Been captivated by the ideal of post autistic economics. Now, when you see a Frenchman putting together a petition, my first notion is of something like the Futurist Manifesto. That is, much sound and fury signifying nothing.
However, this time the notion will not go away. I was thinking about it to myself, is there an example of added value in a societal way that is not economic value added, but is demonstrable. Then one struck me forcefully.
In accounting, if you take all of the physical assets, and add them up, this gives one, rather limited view of the organisation's value. Issue is that it does not cover the valuation that is put on the company by the market, or more especially, any purchaser of that organisation.
To give an example. Suppose Mega-Corporation buys out Huge Corporation. Huge Corporation has buildings, stock in the warehouses, and outstanding invoices receivable of about 12 billion dollars. It is owe various people like shareholders, suppliers, and so on, about 6 billion, so you would say from an strict accounting point of view that the organisation is worth 6 billion. But those mad fools at Mega-Corporation buy Huge Corporation for 10 billion dollars!
From a strict accounting point of view, then they have paid 4 billion more than they needed to for the assets. Accountants then square this circle by adding in a make believe asset called "goodwill" . In other words, Mega-Corporation is paying this money to get the reputation, brands, distribution channels, R&D capacity, and other revenue generating assets of Huge Corporation.
So, there is one of two things going on here. Either the people in charge of Mega-Corporation are as dumb as a bag of rocks, or there is indeed an asset there that defies logical valuation.
Of course, people do over-pay, and sentiment can get out of whack, as in the boom years. (Larry Ellison, always a good man for a quote, said of Ariba , the on-line supply chain stuff. "Are they really worth more than the Daimler corporation? All they have is a bunch of software that my cat could have written over a free weekend." Heh, that's a competitive assessment and a half...)
But the answer is, and we all understand this, that the value of the organisation is more than the current assets, physical, human or otherwise. This is were people like Interbrand spend a lot of time doing research and trying to asses what the brand value really is, in hard monetary terms.
And not all interactions in humans, or primates are directly economically rational, but depend on the notion of owed favours. Monkeys have a well established sense of fairness. I lend my tools to the neighbour, and he occasionally runs my kid to school. I say hello to everyone, and soon I get a network of contacts in the place where I live who make me feel like part of a community.

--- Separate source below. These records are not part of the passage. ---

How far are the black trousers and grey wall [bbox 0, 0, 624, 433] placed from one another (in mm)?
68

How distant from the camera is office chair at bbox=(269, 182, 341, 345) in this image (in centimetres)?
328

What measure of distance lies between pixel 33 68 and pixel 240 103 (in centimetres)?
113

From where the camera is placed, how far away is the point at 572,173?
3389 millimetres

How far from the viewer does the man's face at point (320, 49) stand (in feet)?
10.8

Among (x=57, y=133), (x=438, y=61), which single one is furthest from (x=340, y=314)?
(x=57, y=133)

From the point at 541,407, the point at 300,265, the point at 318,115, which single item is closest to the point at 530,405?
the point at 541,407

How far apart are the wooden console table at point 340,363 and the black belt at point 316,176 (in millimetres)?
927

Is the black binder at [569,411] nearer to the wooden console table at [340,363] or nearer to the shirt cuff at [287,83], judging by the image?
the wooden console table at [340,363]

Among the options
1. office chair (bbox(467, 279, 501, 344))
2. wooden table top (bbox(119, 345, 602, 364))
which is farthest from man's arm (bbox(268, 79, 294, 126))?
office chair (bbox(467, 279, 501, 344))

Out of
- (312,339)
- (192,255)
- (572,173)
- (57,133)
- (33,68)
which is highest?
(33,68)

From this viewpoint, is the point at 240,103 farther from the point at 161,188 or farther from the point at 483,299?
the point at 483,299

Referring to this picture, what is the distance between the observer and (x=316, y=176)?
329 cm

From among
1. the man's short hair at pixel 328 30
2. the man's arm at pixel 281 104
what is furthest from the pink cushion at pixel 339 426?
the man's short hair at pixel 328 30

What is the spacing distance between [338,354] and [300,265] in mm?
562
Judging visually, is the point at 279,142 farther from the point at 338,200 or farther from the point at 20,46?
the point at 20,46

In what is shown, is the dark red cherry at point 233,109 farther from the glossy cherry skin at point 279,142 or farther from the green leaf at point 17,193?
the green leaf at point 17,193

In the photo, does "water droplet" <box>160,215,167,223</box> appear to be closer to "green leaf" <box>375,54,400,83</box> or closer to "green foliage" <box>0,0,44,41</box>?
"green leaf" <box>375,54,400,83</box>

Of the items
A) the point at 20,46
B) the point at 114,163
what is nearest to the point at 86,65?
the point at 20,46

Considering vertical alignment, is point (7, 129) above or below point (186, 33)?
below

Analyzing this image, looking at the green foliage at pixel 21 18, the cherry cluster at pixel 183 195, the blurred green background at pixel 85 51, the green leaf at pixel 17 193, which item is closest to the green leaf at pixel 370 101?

So, what is my point. Blogging, Internet, and Wiki. These are tools that cannot be understood (solely) through the perspective of neo-classical economics. The stored value that is in the model is not monetary. What is the value of a link from BoingBoing or Gaping Void to your blog, both from a point of view of how much effort you would invest to get it, and the future value both monetary and in wiki terms of building this kind of contact?
Thus, the post autistic economics model is interesting to me, because I feel that we need a different way to measure stored privileges and capabilities, especially where disintermediation has allowed up to come to a situation where what we have is akin to the bartering of "intellectual property. " The bazaar built Linux, and it does run in that Egyptian Taxi model, as so loving described by Eric Raymond, but the stored value is now equivalent to the real hard money invested in operating system like Windows, or MVS. What current economic measure would allow this to be determined?
So, there are many kinds of capital, and especially in the modern world, neo-classical economic theory restricts itself to the measures of only the most mechanical. How would our view of society be altered if we could also harness the measures of this less tangible capital that we are developing. Could we then make a rational argument for the Creative Commons, versus the Intellectual Property route?
I have no fixed ideas yet, but it is an interesting question that is taking up time in my thoughts.